Time to change the subject. “So I gather that Lady Lochlaw wasn’t upset by the news that we’re married.”

“She took it quite well, though not entirely because it meant that her son was no longer in danger from you.” He shot her a bemused glance. “It seems that she chose to see our marriage as an explanation for why I rebuffed her attempts to . . . er . . .”

“Get you into her bed?” Isa said archly.

“Exactly. She’d convinced herself that I ought to have happily joined her there, so my lack of interest had damaged her pride. My marriage gave her a plausible reason for why I didn’t let her seduce me, which much relieved her.”

“Well, your marriage ought to be the reason,” Isa said with a sniff. “I don’t approve of other women seducing you, any more than you approve of other gentlemen courting me.”

He chuckled. “I wouldn’t bed that woman even if I were free and she were the last female on earth.”

That surprised her. “Why not? She’s very beautiful.”

“If you can call a shark beautiful, lieveke. Whoever takes on that woman will be regularly picking teeth out of his flesh.”

She smothered a laugh. “Glad to see that there’s something we agree on.”

He was silent a long moment. “We agree on a great many things, I expect. We just haven’t had much of a chance to find out what those things are.”

“And will we have the chance now?” she asked softly. “Your new cousin may not approve of me. He may not wish you to continue the marriage.”

“I don’t give a bloody damn!” Then Victor softened his tone. “He doesn’t get a say in it, but honestly, I think he’ll just be happy for me.”

“Even if I . . . take you away from him?”

He shot her a sharp glance. “What do you mean?”

“Well, I have a thriving business here. And you . . . that is . . . I don’t know what—”

“You’re worried I have no income,” he said tightly.

“It’s not that. I just—”

“It is that. And I don’t blame you for worrying.” His voice chilled a fraction. “As Jacoba so eloquently put it, back then I didn’t have ‘two guilders to rub together.’ And I had only a temporary post. But that has changed, I promise you. For one thing, my cousin gives me a generous allowance, although I would prefer that we not have to rely on that.”

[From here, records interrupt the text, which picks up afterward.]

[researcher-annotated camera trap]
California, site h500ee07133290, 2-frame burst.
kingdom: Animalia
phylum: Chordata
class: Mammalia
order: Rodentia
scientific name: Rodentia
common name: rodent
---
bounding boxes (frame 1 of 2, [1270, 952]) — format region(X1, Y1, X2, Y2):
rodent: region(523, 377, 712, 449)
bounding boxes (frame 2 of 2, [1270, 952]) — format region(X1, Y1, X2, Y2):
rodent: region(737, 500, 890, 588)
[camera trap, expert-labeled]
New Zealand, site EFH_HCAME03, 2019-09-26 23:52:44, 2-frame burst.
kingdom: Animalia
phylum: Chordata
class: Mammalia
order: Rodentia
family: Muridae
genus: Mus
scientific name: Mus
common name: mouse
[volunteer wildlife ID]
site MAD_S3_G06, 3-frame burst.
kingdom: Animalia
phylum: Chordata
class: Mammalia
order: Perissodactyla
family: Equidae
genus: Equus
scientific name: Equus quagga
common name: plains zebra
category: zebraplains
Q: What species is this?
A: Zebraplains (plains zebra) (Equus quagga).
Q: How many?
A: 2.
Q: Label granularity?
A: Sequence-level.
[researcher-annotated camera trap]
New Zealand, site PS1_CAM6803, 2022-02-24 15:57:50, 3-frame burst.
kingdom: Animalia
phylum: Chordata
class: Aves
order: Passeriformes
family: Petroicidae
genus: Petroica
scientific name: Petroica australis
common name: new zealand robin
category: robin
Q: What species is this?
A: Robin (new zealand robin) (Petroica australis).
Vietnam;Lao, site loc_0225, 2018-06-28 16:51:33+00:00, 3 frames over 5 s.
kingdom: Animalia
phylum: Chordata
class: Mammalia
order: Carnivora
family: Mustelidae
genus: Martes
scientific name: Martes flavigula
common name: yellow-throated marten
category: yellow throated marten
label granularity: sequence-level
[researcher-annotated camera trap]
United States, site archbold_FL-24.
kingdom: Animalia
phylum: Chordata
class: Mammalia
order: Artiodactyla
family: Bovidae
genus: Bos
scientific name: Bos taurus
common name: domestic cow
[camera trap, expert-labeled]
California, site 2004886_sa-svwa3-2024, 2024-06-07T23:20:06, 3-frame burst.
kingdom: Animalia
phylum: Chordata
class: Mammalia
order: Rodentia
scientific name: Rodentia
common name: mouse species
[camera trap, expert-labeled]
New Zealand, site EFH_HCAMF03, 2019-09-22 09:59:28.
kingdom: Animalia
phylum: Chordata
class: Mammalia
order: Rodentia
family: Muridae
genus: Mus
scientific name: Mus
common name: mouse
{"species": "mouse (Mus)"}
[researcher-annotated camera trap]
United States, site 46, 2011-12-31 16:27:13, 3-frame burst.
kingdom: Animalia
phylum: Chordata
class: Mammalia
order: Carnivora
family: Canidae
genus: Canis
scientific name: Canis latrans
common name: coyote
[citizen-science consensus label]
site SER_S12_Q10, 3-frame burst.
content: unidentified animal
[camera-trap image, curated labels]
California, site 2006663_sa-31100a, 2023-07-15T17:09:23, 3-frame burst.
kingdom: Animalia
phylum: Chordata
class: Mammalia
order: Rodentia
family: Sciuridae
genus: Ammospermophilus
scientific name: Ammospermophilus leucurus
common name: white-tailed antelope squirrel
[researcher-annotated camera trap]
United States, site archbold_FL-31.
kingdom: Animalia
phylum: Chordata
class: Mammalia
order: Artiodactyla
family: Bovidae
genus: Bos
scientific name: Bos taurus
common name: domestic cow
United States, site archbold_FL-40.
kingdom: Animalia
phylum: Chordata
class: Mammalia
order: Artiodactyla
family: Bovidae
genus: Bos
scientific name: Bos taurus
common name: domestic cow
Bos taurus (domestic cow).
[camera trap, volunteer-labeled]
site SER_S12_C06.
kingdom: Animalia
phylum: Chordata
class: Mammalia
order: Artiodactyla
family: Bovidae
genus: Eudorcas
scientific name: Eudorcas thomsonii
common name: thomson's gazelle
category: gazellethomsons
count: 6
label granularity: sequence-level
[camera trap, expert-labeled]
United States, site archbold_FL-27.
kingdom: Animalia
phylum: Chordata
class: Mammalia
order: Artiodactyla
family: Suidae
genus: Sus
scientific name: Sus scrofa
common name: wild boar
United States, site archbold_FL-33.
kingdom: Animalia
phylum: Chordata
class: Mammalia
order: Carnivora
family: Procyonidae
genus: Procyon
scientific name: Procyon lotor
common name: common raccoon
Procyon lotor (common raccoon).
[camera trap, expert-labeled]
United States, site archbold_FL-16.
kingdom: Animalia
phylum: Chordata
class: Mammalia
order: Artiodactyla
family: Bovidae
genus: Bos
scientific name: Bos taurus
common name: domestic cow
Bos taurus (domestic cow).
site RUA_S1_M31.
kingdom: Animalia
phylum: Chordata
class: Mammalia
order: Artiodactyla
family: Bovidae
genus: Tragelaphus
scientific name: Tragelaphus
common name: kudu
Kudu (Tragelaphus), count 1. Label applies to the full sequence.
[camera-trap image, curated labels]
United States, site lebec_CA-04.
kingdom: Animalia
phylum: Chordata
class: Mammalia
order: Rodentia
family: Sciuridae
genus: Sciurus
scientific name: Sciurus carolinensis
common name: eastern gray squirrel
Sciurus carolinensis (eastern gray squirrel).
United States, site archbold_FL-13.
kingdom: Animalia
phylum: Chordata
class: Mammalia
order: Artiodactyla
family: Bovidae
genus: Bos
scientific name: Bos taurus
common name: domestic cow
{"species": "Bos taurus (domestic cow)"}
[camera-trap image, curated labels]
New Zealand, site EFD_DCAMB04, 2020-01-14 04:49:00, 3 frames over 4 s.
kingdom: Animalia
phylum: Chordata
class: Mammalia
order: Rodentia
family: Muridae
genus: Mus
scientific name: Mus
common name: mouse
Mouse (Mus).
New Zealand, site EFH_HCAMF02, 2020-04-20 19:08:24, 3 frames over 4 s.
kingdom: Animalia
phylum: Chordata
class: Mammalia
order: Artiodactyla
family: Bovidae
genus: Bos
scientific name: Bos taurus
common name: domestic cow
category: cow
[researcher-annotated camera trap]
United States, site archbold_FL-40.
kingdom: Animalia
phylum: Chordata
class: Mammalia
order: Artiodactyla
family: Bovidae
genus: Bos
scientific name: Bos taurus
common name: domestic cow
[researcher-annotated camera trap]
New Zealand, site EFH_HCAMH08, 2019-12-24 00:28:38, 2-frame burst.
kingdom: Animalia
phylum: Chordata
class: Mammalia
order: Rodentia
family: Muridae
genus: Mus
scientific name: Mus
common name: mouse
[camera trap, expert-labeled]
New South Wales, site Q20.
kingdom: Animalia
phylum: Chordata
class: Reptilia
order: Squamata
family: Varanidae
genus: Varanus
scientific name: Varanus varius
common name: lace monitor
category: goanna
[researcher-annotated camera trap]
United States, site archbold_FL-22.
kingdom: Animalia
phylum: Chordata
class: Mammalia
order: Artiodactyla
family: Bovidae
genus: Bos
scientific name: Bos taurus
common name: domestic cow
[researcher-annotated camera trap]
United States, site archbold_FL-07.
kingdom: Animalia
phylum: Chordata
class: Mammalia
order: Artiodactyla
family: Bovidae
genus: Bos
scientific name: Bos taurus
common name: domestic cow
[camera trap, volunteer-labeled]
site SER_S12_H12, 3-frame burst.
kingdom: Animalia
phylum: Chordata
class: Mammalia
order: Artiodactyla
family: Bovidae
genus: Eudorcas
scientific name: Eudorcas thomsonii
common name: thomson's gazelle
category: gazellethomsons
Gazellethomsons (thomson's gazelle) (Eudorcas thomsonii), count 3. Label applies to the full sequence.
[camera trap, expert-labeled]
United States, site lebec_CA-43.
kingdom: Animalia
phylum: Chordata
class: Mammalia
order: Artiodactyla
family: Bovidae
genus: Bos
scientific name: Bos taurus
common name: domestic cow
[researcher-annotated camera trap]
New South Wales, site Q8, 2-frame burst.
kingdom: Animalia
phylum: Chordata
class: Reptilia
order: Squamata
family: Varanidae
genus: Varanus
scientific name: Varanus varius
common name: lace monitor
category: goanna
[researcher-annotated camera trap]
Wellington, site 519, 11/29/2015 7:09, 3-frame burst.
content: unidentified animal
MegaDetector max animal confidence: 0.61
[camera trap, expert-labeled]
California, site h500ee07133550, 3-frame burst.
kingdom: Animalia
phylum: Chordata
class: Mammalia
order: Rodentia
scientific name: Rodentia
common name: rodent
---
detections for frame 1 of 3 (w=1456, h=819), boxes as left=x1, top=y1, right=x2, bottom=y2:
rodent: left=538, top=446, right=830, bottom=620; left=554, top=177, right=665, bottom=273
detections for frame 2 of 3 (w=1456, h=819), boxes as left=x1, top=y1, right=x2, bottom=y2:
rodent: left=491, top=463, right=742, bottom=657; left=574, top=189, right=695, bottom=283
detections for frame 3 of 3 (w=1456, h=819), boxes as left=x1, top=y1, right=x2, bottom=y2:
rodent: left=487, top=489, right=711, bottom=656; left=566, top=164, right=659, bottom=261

“Especially considering our circumstances. If people ever find out about our past in Amsterdam, your cousin won’t be so eager to offer you a generous allowance.”

“I doubt that. If the duke can embrace me after what my father did to his family—”

When he broke off, Isa said, “What do you mean?”

Victor muttered a low oath. “Just that you’re not the only one who has . . . scurrilous relations.”

She laid her hand on Victor’s thigh. “Tell me.”

He sighed. “I suppose I might as well. You’ll probably hear all about it once you meet Dom and Tristan anyway.”

“And we have a long drive ahead of us.” When he remained silent, she prodded, “What could your father possibly have done to hurt a wealthy and powerful duke’s family?”

He stared into the distance, his face rigid. “A great many things, it seems. His first crime was to have an affair with Max’s mother and give her syphilis, which she then gave to Max’s father. It was probably what led to Max’s father going mad, like mine.”

She sucked in a breath. She’d completely forgotten what Mr. Gordon had said about the duke’s family coming to Edinburgh years ago, in search of a cure for the man’s madness.

“But the second—and worst—of Father’s crimes came after he retired as a naval officer. He discovered that Max’s mother had actually borne a child from their affair. His name was Peter, and he was heir to the dukedom.” Victor’s voice grew unsteady. “So Father kidnapped him and carried him back home to Belgium. That was the last time Max ever saw his older brother alive.”